## [Your objective]
Turn the listing below into a Markdown table with the columns No. and Text. Include only the lines from the one containing "How distant is" through the end of the listing, both ends included, and skip blank lines.

## [Provided data]
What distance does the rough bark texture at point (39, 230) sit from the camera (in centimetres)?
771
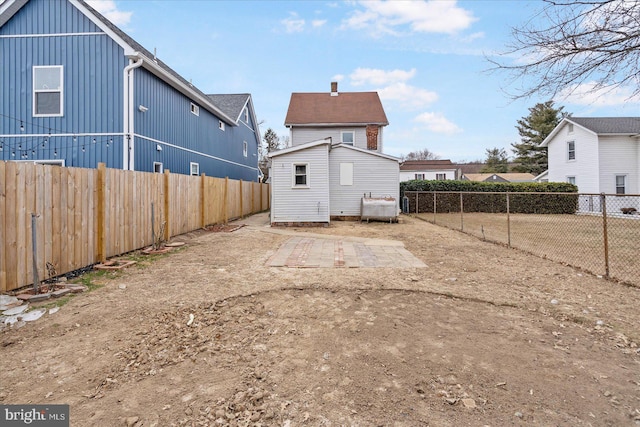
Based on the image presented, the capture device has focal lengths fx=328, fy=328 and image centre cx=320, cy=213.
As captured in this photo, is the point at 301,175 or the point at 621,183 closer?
the point at 301,175

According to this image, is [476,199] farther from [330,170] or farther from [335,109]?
[335,109]

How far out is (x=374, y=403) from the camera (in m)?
2.28

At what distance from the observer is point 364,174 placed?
52.5 feet

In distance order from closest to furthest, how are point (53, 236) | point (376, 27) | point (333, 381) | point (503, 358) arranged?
point (333, 381)
point (503, 358)
point (53, 236)
point (376, 27)

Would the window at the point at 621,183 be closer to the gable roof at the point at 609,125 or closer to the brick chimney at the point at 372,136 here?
the gable roof at the point at 609,125

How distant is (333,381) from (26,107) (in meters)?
13.0

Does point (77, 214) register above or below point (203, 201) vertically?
below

## [Solution to this problem]
| No. | Text |
|---|---|
| 1 | How distant is (333,381) from (26,107) (in meters)? |
| 2 | 13.0 |
| 3 | Does point (77, 214) register above or below point (203, 201) vertically? |
| 4 | below |